## WORK ITEM
Copy the complete listing word for word, but do not carry over any images.

::::

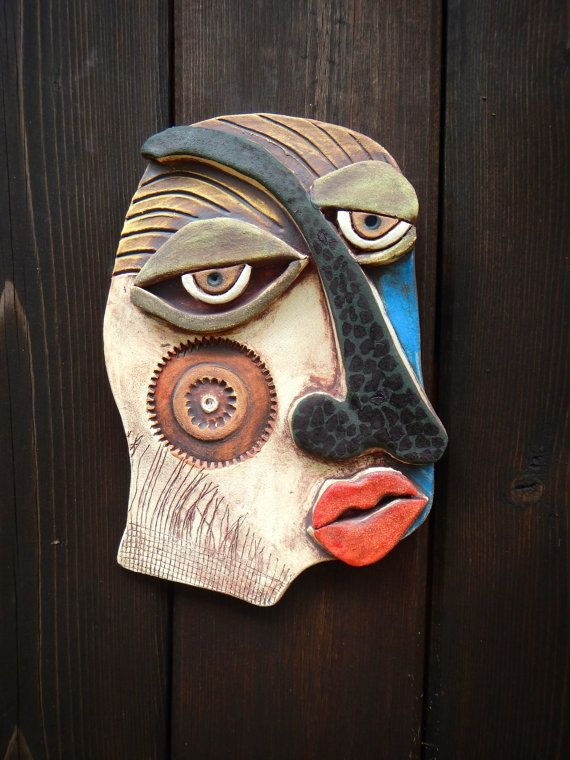 Hopeless Situation Abstract Ceramic Mask Picasso Inspired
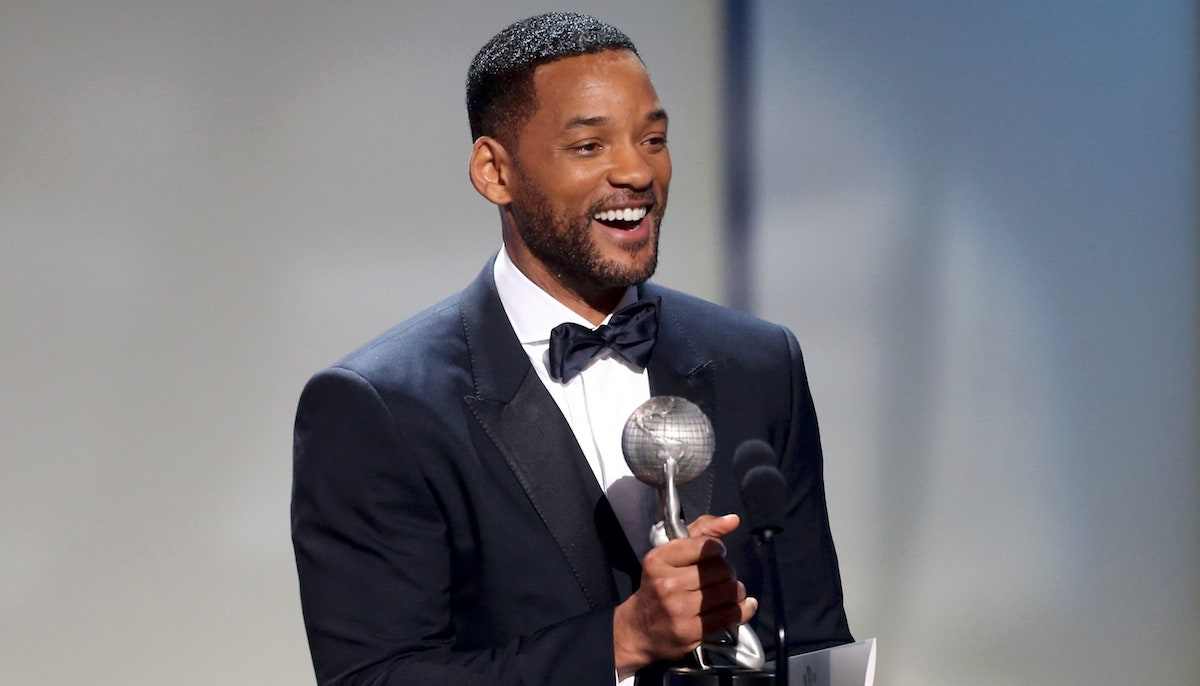 Will Smith papeles memorables
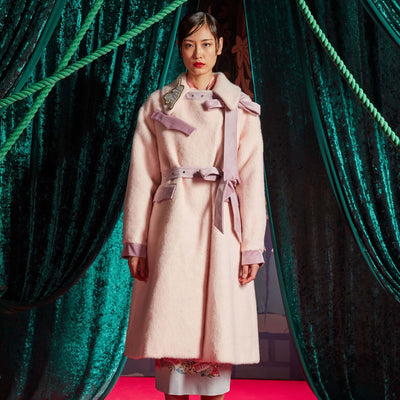 Mukzin Embroidered Long Loose Bandage Women Woolen Coat - The Theater of Mao'er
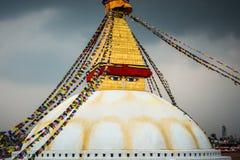 Stupa di Boudhanath a Kathmandu, Nepal Immagini Stock Libere da Diritti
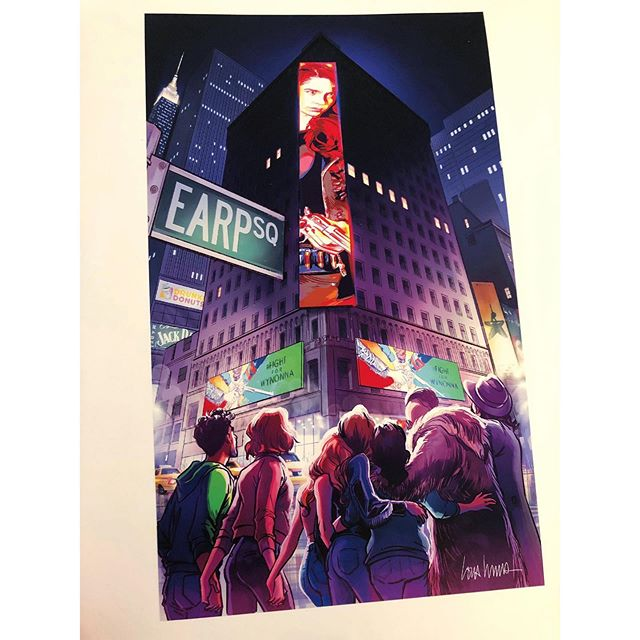 "My @earpexpo exclusive print: ""Earp Square""! Will be limited to 75 a day. The print is oversized at 14"" x 24"", on a matte artist paper, and will be sold for $60. Come to my table early— historically these sell out fast.  I wrestled with what to draw for my Earp Expo exclusive print. This one breaks the fourth wall but so does everything about #FightForWynonna. I wanted to capture this moment of the fans holding up the show and nothing has come to symbolize that more than ""Earp Square."" What a special fandom. I've been lucky to be a part of it, so this one is for you, Earpers.  #procreate #Earper #EarpSquare #womenincomics #womeninanimation #digitalpainting #WynonnaEarp"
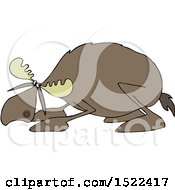 Clipart Of A Cowering Scared Moose Royalty Free Vector Illustration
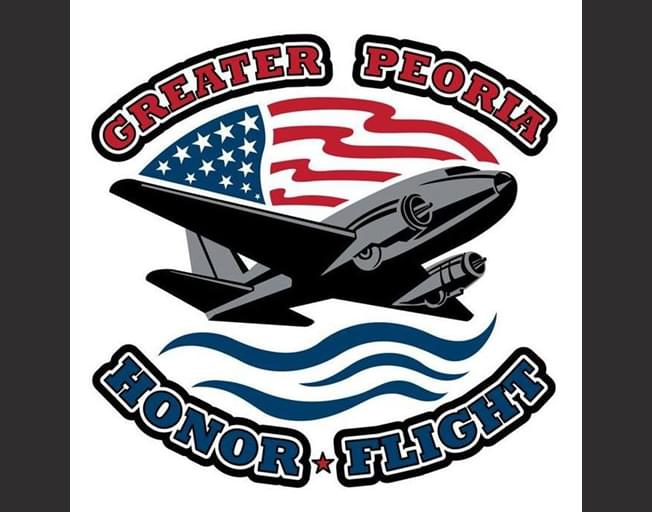 Heartland ABATE holding fundraiser ride for Greater Peoria Honor Flight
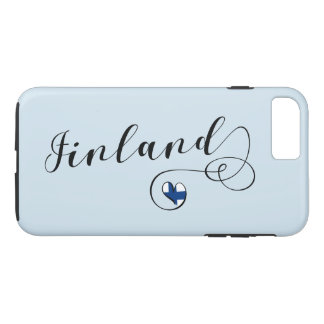Heart Finland Mobile Phone Case, Finnish iPhone 8 Plus/7 Plus Case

::::

## REPLY
 Hopeless Situation Abstract Ceramic Mask Picasso Inspired
 Will Smith papeles memorables
 Mukzin Embroidered Long Loose Bandage Women Woolen Coat - The Theater of Mao'er
 Stupa di Boudhanath a Kathmandu, Nepal Immagini Stock Libere da Diritti
 "My @earpexpo exclusive print: ""Earp Square""! Will be limited to 75 a day. The print is oversized at 14"" x 24"", on a matte artist paper, and will be sold for $60. Come to my table early— historically these sell out fast.  I wrestled with what to draw for my Earp Expo exclusive print. This one breaks the fourth wall but so does everything about #FightForWynonna. I wanted to capture this moment of the fans holding up the show and nothing has come to symbolize that more than ""Earp Square."" What a special fandom. I've been lucky to be a part of it, so this one is for you, Earpers.  #procreate #Earper #EarpSquare #womenincomics #womeninanimation #digitalpainting #WynonnaEarp"
 Clipart Of A Cowering Scared Moose Royalty Free Vector Illustration
 Heartland ABATE holding fundraiser ride for Greater Peoria Honor Flight
Heart Finland Mobile Phone Case, Finnish iPhone 8 Plus/7 Plus Case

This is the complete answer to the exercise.